Kontroversi Tuak dan Beer Masuk dalam Kategori Sertifikasi Halal

images

Nasional

Tim Jateng Report

03 Okt 2024


JAKARTA (Jatengreport.com) - Sebuah video viral baru-baru ini mengejutkan publik dengan menampilkan produk-produk pangan yang diberi nama ‘tuyul’, ‘tuak’, ‘beer’, dan ‘wine’, yang ternyata telah mendapatkan sertifikat halal. Namun, Majelis Ulama Indonesia (MUI) langsung menegaskan bahwa nama-nama tersebut tidak sesuai dengan standar kehalalan yang mereka tetapkan.

MUI mengambil langkah cepat dengan melakukan konfirmasi dan penyelidikan terkait video tersebut. Mereka menemukan bahwa produk-produk ini memperoleh sertifikat halal dari Badan Penyelenggara Jaminan Produk Halal (BPJPH) melalui jalur *self declare*, tanpa melalui proses audit dari Lembaga Pemeriksa Halal dan tanpa rekomendasi dari Komisi Fatwa MUI. Ini membuat MUI tidak bertanggung jawab atas klaim kehalalan tersebut.

Ketua MUI Bidang Fatwa, Prof.
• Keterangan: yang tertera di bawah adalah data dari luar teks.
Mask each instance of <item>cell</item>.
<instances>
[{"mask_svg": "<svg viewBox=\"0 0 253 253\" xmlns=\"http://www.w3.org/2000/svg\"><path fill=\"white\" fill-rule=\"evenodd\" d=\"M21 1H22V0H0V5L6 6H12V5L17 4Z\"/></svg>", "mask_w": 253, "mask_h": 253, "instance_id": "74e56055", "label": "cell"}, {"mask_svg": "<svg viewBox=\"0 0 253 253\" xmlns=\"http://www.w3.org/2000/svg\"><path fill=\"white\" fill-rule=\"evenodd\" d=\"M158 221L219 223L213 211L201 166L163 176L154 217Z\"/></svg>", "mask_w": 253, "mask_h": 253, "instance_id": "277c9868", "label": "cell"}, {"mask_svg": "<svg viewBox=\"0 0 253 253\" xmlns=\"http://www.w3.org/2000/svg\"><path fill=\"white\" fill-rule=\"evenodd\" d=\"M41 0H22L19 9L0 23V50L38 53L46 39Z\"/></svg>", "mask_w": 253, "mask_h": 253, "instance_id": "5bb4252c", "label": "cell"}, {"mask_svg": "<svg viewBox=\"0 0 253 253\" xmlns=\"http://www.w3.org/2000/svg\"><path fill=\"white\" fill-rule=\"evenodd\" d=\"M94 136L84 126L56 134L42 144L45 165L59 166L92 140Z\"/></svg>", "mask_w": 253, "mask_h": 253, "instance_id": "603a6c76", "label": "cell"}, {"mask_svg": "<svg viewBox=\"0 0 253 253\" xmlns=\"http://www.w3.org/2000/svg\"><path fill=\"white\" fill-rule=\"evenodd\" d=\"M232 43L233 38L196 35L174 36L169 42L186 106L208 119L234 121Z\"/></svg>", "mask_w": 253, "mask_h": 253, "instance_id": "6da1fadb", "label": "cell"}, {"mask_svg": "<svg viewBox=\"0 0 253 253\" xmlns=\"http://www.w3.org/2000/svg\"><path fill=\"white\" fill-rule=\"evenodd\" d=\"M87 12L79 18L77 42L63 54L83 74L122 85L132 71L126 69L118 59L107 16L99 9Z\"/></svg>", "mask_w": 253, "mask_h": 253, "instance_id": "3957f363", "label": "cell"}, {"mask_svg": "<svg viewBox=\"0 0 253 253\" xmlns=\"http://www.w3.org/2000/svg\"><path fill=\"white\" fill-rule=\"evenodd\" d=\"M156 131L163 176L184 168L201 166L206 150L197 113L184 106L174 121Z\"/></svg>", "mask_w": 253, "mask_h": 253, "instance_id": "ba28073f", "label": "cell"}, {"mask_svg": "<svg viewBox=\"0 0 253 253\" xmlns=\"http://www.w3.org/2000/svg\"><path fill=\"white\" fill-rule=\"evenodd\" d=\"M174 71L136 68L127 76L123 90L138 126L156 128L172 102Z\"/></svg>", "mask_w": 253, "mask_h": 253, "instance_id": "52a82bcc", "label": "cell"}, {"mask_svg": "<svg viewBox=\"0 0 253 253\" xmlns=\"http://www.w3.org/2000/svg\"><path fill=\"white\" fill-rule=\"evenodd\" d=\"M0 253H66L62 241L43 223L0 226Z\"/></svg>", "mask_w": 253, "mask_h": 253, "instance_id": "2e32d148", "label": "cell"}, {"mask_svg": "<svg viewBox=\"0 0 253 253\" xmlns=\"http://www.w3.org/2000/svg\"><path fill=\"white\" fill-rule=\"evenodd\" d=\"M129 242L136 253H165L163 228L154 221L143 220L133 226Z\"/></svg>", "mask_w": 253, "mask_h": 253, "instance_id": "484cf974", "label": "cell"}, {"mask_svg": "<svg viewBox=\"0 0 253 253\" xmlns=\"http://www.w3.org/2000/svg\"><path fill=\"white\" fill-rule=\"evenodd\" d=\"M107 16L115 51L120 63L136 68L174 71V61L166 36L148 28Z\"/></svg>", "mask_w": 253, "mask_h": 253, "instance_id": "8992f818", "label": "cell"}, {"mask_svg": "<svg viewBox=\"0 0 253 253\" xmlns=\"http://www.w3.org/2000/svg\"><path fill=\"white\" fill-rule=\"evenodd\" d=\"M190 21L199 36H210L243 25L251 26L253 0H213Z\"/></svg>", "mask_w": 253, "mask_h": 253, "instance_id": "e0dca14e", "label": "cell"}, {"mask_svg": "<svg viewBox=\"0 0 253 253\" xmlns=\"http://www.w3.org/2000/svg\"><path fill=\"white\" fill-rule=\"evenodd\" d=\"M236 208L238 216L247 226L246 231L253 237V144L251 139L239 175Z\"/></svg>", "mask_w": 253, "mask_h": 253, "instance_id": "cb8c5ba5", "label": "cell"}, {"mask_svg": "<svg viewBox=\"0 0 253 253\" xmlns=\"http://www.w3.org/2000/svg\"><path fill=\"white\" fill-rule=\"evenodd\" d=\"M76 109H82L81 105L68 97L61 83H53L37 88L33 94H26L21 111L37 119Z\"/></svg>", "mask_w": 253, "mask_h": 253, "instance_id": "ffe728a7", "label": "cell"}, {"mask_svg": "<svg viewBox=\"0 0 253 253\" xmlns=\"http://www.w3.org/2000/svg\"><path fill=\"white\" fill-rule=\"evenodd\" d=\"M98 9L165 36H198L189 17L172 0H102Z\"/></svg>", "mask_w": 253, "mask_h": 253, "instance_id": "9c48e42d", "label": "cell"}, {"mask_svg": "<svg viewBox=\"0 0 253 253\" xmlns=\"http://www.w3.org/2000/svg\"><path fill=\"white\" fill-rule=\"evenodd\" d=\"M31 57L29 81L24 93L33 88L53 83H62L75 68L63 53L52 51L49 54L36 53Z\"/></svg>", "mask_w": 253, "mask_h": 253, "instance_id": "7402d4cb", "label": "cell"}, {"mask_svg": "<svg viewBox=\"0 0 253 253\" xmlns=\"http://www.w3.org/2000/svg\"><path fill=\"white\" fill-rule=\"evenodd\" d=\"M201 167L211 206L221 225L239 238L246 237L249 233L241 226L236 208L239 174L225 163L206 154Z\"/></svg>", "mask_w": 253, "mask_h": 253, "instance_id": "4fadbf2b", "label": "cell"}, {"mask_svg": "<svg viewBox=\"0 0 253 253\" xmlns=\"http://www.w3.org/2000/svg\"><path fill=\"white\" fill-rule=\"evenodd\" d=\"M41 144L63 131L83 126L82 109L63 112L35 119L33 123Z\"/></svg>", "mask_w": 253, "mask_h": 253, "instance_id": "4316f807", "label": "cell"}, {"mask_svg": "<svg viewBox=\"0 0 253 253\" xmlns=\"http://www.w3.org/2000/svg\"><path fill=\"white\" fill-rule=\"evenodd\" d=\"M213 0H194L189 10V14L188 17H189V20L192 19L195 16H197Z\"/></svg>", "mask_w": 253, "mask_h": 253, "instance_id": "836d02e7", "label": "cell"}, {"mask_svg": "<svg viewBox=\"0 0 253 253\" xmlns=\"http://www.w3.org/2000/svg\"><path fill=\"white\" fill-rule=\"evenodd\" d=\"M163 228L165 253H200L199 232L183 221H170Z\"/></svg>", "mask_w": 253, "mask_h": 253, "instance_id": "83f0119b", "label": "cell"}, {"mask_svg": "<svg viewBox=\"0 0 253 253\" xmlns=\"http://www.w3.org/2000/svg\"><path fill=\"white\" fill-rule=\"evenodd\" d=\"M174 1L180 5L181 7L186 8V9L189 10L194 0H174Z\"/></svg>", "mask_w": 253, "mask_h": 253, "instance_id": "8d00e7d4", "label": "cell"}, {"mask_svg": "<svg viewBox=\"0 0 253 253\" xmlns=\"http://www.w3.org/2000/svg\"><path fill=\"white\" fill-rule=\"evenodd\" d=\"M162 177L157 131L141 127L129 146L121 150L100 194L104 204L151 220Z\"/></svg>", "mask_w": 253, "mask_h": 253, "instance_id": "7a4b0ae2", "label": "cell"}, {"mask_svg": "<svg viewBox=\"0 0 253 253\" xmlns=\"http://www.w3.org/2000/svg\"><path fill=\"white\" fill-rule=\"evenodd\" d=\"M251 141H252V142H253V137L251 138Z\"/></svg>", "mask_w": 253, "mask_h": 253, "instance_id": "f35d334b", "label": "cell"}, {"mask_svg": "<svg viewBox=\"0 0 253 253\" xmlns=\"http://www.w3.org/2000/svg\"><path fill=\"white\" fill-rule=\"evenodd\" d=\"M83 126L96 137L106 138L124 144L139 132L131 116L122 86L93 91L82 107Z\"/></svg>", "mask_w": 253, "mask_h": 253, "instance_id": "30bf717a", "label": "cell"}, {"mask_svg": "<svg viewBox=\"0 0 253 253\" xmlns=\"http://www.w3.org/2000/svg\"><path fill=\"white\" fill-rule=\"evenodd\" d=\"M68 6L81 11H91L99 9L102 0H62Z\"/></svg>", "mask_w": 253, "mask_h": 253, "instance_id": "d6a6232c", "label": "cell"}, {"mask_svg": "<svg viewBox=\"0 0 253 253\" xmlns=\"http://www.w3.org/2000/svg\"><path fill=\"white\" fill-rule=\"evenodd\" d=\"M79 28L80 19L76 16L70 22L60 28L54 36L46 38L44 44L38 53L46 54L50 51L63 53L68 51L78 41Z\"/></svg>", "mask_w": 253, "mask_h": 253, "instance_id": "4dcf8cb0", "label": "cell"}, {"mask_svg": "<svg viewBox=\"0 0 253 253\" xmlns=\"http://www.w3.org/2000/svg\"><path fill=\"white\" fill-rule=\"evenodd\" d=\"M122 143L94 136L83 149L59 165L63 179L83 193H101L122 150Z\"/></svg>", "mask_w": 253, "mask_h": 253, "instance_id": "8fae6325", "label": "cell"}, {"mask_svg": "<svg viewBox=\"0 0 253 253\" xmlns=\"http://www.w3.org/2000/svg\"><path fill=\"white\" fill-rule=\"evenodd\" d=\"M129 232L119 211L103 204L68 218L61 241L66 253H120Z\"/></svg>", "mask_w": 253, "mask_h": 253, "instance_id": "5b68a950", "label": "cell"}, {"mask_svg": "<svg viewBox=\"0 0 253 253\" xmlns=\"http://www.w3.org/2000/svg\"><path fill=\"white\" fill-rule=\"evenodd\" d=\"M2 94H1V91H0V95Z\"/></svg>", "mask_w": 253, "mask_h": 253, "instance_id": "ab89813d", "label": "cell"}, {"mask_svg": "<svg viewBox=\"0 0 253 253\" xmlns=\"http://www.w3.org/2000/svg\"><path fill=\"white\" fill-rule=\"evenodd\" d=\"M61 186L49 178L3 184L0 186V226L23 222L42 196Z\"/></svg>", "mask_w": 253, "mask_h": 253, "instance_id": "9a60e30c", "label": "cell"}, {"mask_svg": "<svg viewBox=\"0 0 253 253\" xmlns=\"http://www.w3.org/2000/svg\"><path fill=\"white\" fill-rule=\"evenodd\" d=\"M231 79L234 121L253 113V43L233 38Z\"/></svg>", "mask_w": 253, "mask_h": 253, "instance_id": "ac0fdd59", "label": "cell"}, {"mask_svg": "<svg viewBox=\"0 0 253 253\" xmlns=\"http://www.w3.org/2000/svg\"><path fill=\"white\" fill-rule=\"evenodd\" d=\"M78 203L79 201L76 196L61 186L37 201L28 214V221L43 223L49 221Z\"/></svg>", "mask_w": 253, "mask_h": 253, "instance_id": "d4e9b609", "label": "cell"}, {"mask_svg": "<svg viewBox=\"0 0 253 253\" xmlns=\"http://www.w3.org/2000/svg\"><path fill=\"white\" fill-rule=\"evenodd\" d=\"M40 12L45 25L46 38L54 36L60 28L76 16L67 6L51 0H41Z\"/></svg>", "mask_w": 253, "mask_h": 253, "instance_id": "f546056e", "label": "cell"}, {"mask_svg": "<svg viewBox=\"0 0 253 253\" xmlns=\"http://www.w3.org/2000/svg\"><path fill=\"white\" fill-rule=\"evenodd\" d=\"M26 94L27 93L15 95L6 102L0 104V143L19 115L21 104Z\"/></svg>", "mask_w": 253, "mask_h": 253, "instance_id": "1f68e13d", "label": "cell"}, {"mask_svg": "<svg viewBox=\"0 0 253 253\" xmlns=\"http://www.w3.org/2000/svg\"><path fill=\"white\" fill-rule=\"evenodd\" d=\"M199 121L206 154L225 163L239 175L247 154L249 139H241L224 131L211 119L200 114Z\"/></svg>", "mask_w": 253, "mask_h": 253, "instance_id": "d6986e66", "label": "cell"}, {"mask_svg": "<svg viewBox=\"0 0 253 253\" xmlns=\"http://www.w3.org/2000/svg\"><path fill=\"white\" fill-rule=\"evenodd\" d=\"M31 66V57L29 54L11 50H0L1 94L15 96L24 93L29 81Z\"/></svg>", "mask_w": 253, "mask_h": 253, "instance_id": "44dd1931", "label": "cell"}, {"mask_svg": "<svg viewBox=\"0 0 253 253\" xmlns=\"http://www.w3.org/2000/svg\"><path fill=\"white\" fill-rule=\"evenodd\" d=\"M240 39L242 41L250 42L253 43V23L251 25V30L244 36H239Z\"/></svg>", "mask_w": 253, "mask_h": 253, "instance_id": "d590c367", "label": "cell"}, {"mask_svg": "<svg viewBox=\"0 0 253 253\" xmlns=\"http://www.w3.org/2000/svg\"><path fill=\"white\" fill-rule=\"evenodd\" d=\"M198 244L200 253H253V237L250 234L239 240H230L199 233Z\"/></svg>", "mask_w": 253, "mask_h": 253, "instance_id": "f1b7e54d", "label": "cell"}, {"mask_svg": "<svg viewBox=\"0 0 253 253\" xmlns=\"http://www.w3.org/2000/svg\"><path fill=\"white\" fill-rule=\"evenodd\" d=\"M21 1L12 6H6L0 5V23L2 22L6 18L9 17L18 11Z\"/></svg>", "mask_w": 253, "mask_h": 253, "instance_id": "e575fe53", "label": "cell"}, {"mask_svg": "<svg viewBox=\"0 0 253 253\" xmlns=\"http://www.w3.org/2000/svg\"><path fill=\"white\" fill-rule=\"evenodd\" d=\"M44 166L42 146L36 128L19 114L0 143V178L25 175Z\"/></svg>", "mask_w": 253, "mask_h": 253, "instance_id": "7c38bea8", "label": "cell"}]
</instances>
Asrorun Niam Sholeh, menjelaskan, “Penetapan halal ini jelas melanggar standar fatwa MUI. Karena itu, kami tidak bertanggung jawab atas produk-produk ini.” Pernyataan ini disampaikan setelah pertemuan di Kantor MUI yang melibatkan anggota Komisi Fatwa dan sejumlah pemerhati halal.

Lebih lanjut, Niam menegaskan pentingnya koordinasi dengan BPJPH agar kasus serupa tidak terulang, demi menjaga kepercayaan publik terhadap sertifikasi halal. Ia menekankan, “Jika masyarakat kehilangan kepercayaan, dampaknya bisa sangat buruk.”

Dalam pertemuan tersebut, MUI juga mengungkapkan bahwa meski ada bukti di website BPJPH, nama-nama produk tersebut kini tidak lagi muncul di aplikasi resmi. Ini menunjukkan adanya perubahan yang cepat dan mungkin membingungkan.

Niam menekankan bahwa sesuai dengan Fatwa MUI Nomor 4 Tahun 2003, penggunaan nama-nama yang berkonotasi negatif atau merujuk pada produk haram sangat dilarang. “Kami tidak bisa mengakui kehalalan produk yang namanya terkait dengan minuman beralkohol atau hal-hal yang mengarah pada kekufuran,” tegasnya.

Sementara itu, Miftahul Huda, Sekretaris Komisi Fatwa MUI, menambahkan bahwa proses *self declare* memiliki potensi kerawanan. Ia meminta semua pihak yang terlibat untuk lebih berhati-hati dan teliti dalam penetapan kehalalan.

Menyusul kontroversi ini, BPJPH mengklarifikasi bahwa masalah yang dibahas lebih berkaitan dengan penamaan produk daripada kehalalannya. Mereka menegaskan bahwa produk yang bersertifikat halal telah melalui proses sertifikasi yang sesuai dengan mekanisme yang berlaku.

Kasus ini menjadi pengingat penting bagi semua pihak untuk menjaga integritas dalam sertifikasi halal dan memastikan produk yang dipasarkan sesuai dengan nilai-nilai yang diyakini masyarakat.